TEXT BLOCK =

Gerald Almy: Fish tandem rigs to boost your catch
Easing quietly up to the brush pile, I reached out with the 9-foot fly rod and dropped a pair of small jigs down next to the cover. Waiting patiently, I held the rod steady for several seconds, and then twitched the jigs twice.
A sharp “thump” jolted up the thin graphite rod, followed by another tap. Pulling back, I felt solid weight on the line. Battling the quarry to the surface, I suddenly realized it was not one, but two chunky crappies. My tandem jig rig had scored a double!
If there’s anything better than presenting a lure to a prime target and getting a solid hookup, it could only be getting a bite from two fish at once. That’s one of the many positive results that can come from fishing tandem lures. But often casting a pair of offerings is more effective at fooling single fish as well, because of the unique appeal of presenting two potential meals in front of the quarry.

TASKS AND EXERCISES =
1. Write out the part of the tandem rig article starting at "Gerald Almy: Fish" and ending at "scored a double!".
2. Do these statements agree with the tandem rig article? Answer yes or no for each, and quote the words that decide it. (a) The fly rod used was 9 feet long. (b) The two fish caught at once were bass. (c) Tandem lures only help when two fish bite at the same time.
The data after this point comes from a different source than the tandem rig article.

PROVIDED DATA =
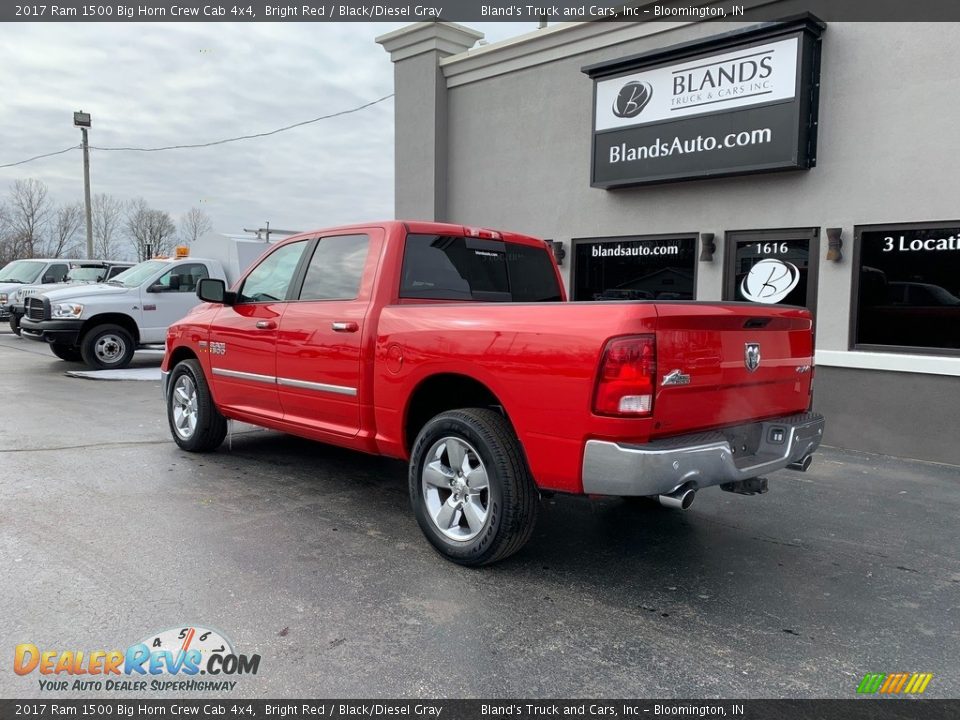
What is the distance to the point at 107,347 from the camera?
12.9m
==
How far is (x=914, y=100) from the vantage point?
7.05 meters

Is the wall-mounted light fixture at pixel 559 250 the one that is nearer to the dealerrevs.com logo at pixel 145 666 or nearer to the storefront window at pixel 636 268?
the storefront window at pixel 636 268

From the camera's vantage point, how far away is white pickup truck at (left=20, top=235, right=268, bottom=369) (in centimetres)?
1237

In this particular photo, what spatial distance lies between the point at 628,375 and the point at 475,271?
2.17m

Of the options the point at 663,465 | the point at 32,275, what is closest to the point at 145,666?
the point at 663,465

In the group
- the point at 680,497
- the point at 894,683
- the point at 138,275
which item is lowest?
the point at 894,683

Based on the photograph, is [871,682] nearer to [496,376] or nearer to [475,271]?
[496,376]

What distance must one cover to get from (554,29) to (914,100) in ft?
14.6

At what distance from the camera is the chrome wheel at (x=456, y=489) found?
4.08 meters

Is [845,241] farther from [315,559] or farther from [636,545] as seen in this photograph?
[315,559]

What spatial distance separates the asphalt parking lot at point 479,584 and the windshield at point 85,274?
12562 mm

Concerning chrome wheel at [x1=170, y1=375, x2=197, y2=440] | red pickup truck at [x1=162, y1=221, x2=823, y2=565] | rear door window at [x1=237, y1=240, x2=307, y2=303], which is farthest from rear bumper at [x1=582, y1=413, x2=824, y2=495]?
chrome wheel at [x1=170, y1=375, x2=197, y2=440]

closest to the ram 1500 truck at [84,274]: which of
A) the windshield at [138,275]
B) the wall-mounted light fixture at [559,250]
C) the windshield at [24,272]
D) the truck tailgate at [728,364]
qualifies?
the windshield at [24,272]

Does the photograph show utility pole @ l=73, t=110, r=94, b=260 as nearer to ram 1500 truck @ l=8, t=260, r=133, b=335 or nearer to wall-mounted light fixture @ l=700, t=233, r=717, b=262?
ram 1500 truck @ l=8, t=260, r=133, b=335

ANSWERS TO THIS EXERCISE =
1.
Gerald Almy: Fish tandem rigs to boost your catch
Easing quietly up to the brush pile, I reached out with the 9-foot fly rod and dropped a pair of small jigs down next to the cover. Waiting patiently, I held the rod steady for several seconds, and then twitched the jigs twice.
A sharp “thump” jolted up the thin graphite rod, followed by another tap. Pulling back, I felt solid weight on the line. Battling the quarry to the surface, I suddenly realized it was not one, but two chunky crappies. My tandem jig rig had scored a double!

2.
(a) Yes: "the 9-foot fly rod"
(b) No: "it was not one, but two chunky crappies"
(c) No: "often casting a pair of offerings is more effective at fooling single fish as well"